Records from a collection
───

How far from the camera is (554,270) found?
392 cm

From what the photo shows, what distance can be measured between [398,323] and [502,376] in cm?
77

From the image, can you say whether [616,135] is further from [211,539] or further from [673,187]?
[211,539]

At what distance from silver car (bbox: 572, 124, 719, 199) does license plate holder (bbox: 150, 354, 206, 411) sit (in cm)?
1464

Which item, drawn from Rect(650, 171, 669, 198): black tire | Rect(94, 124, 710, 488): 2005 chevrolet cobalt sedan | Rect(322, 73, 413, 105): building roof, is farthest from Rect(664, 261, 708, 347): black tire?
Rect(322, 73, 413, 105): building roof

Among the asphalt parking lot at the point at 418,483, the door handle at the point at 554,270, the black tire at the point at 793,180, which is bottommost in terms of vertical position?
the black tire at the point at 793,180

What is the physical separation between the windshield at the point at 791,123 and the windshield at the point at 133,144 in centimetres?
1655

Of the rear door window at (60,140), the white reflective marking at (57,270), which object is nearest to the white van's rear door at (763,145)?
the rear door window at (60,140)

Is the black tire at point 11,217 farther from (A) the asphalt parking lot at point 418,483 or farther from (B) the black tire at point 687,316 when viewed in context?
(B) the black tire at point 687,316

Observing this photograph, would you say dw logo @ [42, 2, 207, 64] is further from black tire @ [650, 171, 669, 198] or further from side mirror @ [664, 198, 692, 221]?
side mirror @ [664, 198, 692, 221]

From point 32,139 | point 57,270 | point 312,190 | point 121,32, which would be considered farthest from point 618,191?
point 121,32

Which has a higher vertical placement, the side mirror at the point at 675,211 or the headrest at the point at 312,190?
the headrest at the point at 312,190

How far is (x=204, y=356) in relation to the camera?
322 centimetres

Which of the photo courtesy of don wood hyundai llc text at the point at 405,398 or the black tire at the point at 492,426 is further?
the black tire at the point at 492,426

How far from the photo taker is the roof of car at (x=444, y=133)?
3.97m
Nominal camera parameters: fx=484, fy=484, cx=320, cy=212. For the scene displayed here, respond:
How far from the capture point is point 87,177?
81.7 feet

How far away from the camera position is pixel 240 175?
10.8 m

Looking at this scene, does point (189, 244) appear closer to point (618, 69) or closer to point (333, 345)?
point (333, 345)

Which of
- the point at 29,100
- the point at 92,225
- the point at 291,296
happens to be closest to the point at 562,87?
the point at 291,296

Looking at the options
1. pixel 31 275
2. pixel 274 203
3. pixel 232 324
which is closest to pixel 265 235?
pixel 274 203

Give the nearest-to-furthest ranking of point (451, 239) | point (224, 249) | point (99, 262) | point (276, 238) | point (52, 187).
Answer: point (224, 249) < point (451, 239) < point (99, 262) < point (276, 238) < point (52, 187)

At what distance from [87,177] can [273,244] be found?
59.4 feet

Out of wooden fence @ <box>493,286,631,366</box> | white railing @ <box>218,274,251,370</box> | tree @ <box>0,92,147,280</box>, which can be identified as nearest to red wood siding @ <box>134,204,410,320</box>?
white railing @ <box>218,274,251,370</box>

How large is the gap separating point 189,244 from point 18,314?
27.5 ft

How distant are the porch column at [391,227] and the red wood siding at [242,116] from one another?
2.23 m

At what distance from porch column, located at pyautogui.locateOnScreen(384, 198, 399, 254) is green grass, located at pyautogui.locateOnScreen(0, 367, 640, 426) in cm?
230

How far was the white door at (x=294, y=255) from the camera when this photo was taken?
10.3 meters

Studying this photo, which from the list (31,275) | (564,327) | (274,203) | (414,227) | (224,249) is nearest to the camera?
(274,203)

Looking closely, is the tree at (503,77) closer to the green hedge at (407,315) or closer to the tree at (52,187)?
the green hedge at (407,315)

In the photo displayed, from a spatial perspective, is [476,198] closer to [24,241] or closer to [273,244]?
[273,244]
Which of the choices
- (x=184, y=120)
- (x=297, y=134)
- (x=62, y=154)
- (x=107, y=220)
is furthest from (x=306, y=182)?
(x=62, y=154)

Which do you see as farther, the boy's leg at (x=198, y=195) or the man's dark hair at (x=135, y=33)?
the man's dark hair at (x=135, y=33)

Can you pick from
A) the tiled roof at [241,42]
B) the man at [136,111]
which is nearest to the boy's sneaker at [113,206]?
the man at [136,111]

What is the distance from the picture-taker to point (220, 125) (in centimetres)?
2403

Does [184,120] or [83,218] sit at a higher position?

───

▶ **WORK TO BE COMPLETED**
Please edit these rows so that "picture-taker" becomes "photographer" wherever it occurs, with everything else left unchanged.

▶ **SOLUTION FOR THIS EXERCISE**
How far from the camera is (554,270) found?
392 cm

From what the photo shows, what distance can be measured between [398,323] and [502,376] in cm?
77

From the image, can you say whether [616,135] is further from [211,539] or further from [673,187]?
[211,539]

At what distance from silver car (bbox: 572, 124, 719, 199) does license plate holder (bbox: 150, 354, 206, 411) sit (in cm)?
1464

Which item, drawn from Rect(650, 171, 669, 198): black tire | Rect(94, 124, 710, 488): 2005 chevrolet cobalt sedan | Rect(322, 73, 413, 105): building roof, is farthest from Rect(664, 261, 708, 347): black tire?
Rect(322, 73, 413, 105): building roof

Among the asphalt parking lot at the point at 418,483, the door handle at the point at 554,270, the black tire at the point at 793,180, which is bottommost in terms of vertical position?
the black tire at the point at 793,180

What is the physical separation between the windshield at the point at 791,123 and the windshield at the point at 133,144 in centimetres?
1655

Of the rear door window at (60,140), the white reflective marking at (57,270), which object is nearest to the white van's rear door at (763,145)?
the rear door window at (60,140)

Is the black tire at point 11,217 farther from (A) the asphalt parking lot at point 418,483 or farther from (B) the black tire at point 687,316 when viewed in context?
(B) the black tire at point 687,316

Observing this photograph, would you say dw logo @ [42, 2, 207, 64] is further from black tire @ [650, 171, 669, 198] or further from side mirror @ [664, 198, 692, 221]?
side mirror @ [664, 198, 692, 221]

From point 32,139 | point 57,270 | point 312,190 | point 121,32, which would be considered farthest from point 618,191?
point 121,32

Which has a higher vertical placement, the side mirror at the point at 675,211 or the headrest at the point at 312,190?
the headrest at the point at 312,190

How far is (x=204, y=356) in relation to the camera?
322 centimetres

Which of the photo courtesy of don wood hyundai llc text at the point at 405,398 or the black tire at the point at 492,426 is further?
the black tire at the point at 492,426

How far from the photo taker is the roof of car at (x=444, y=133)?
3.97m
Nominal camera parameters: fx=484, fy=484, cx=320, cy=212. For the scene displayed here, respond:
How far from the capture point is point 87,177?
81.7 feet

How far away from the camera position is pixel 240 175?
10.8 m

Looking at this scene, does point (189, 244) appear closer to point (618, 69) or closer to point (333, 345)?
point (333, 345)

Which of
- the point at 29,100
- the point at 92,225
- the point at 291,296
happens to be closest to the point at 562,87?
the point at 291,296

Looking at the options
1. pixel 31 275
2. pixel 274 203
3. pixel 232 324
which is closest to pixel 265 235?
pixel 274 203

Give the nearest-to-furthest ranking of point (451, 239) | point (224, 249) | point (99, 262) | point (276, 238) | point (52, 187).
Answer: point (224, 249) < point (451, 239) < point (99, 262) < point (276, 238) < point (52, 187)

At what distance from [87,177] can [273,244] be found?
59.4 feet

Out of wooden fence @ <box>493,286,631,366</box> | white railing @ <box>218,274,251,370</box> | tree @ <box>0,92,147,280</box>, which can be identified as nearest to red wood siding @ <box>134,204,410,320</box>?
white railing @ <box>218,274,251,370</box>

How large is the gap separating point 189,244 from point 18,314?
27.5 ft

How distant are the porch column at [391,227] and the red wood siding at [242,116] from one another?
2.23 m

At what distance from porch column, located at pyautogui.locateOnScreen(384, 198, 399, 254) is green grass, located at pyautogui.locateOnScreen(0, 367, 640, 426) in cm?
230

How far was the white door at (x=294, y=255) from the camera when this photo was taken?
10.3 meters

Studying this photo, which from the list (31,275) | (564,327) | (274,203) | (414,227) | (224,249) is nearest to the camera?
(274,203)

Looking closely, is the tree at (503,77) closer to the green hedge at (407,315) or closer to the tree at (52,187)?
the green hedge at (407,315)

In the photo displayed, from a spatial perspective, is [476,198] closer to [24,241] or closer to [273,244]?
[273,244]
Which of the choices
- (x=184, y=120)
- (x=297, y=134)
- (x=62, y=154)
- (x=107, y=220)
is furthest from (x=306, y=182)?
(x=62, y=154)

Which do you see as farther, the boy's leg at (x=198, y=195) or the man's dark hair at (x=135, y=33)?
the man's dark hair at (x=135, y=33)

Can you pick from
A) the tiled roof at [241,42]
B) the man at [136,111]
which is nearest to the boy's sneaker at [113,206]?
the man at [136,111]

What is the distance from the photographer to point (220, 125) (in centimetres)?
2403

Does [184,120] or [83,218] sit at a higher position?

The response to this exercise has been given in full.